Document
▬▬▬

DRSLTR 1 filename1.htm

 

[FRIED, FRANK, HARRIS, SHRIVER & JACOBSON LLP LETTERHEAD]

 

Confidential Treatment Requested by EWT Holdings I Corp.

Under 17 C.F.R. §200.83

 

 

Direct Line: (212) 859-8468

 

 

 

Fax: (212) 859-4000

 

 

 

andrew.barkan@friedfrank.com

 

September 22, 2017

 

VIA EDGAR

 

Pamela Long
Division of Corporation Finance

United States Securities and Exchange Commission

100 F Street, N.E.

Washington, D.C. 20549

 

Re:                             EWT Holdings I Corp.
Amendment 1 to
Draft Registration Statement on Form S-1
Submitted August 31, 2017
CIK No. 1604643

 

Dear Ms. Long:

 

This letter sets forth the response of EWT Holdings I Corp. (the “Company”) to the comment letter, dated September 14, 2017 (the “September 14 Letter”) of the staff of the Division of Corporation Finance (the “Staff”) with respect to Amendment No. 1 to the Company’s Registration Statement on Form S-1 (the “Amendment No. 1”), confidentially submitted on August 31, 2017. In order to facilitate your review, we have reproduced each of the Staff’s comments in its entirety in the original numbered sequence, with the response to a particular comment set out below the comment.

▬▬▬

[Excerpts from bounding box data]
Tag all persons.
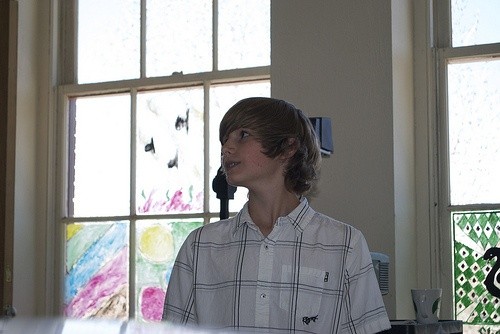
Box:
[161,97,392,334]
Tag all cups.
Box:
[410,288,443,324]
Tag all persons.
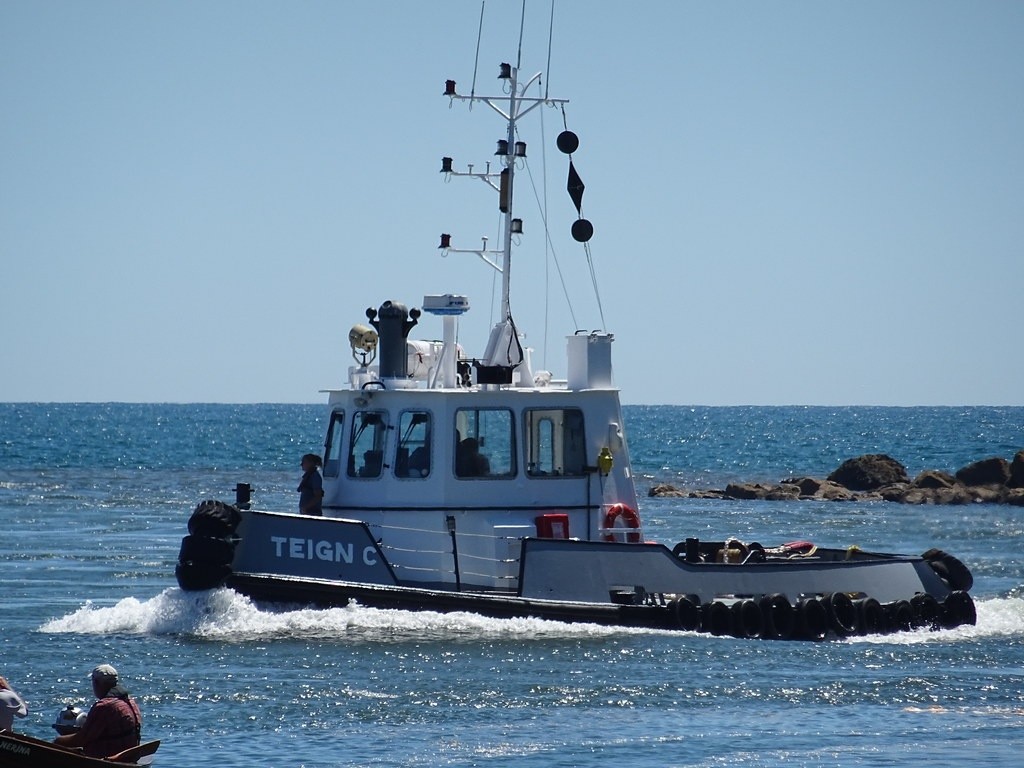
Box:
[296,454,325,516]
[51,663,143,761]
[0,676,29,733]
[455,429,477,477]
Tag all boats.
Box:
[0,728,161,768]
[175,0,980,638]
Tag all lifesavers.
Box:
[668,589,978,644]
[603,502,642,543]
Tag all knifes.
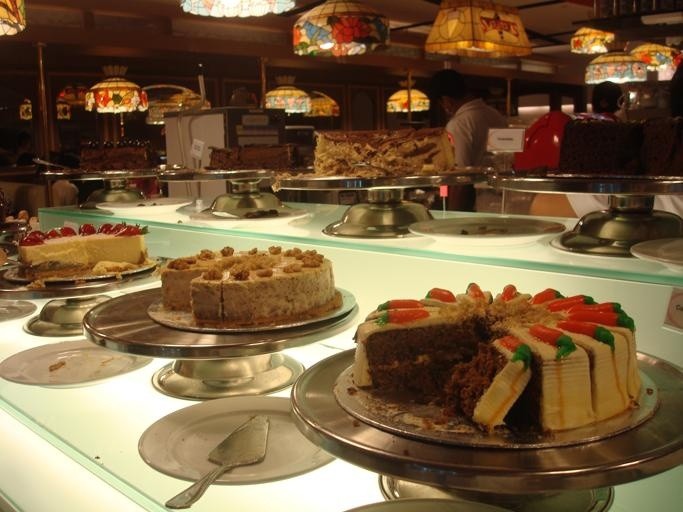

▬▬▬

Directions
Please write the next part of the EWT Holdings response letter, starting right after its last sentence.

Response
 

Concurrently, the Company is confidentially submitting Pre-Effective Amendment No. 2 (the “Amended Registration Statement”). When indicated, the responses described below are contained in the Amended Registration Statement. References to page numbers in this letter refer to the pagination of the Amended Registration Statement. Capitalized terms used but not defined in this letter are intended to have the meanings ascribed to such terms in the Amended Registration Statement.

 

AQUA/RL2-1

 



 

Prospectus Summary, page 1

 

1.              We note your response to comment 1 of our letter dated August 14, 2017, and we reissue the comment. We are unable to locate throughout your Summary section disclosure responsive to our comment. Please revise throughout your Summary section, rather than amending existing bullet points at the end of your Summary, to provide balancing information and giving equal prominence to the risks and challenges you face.

 

Response:

 

The Company has revised the disclosure on pages 1 through 13, 80, 83, 124 through 136 and 138 of the Amended Registration Statement in response to the Staff’s comment.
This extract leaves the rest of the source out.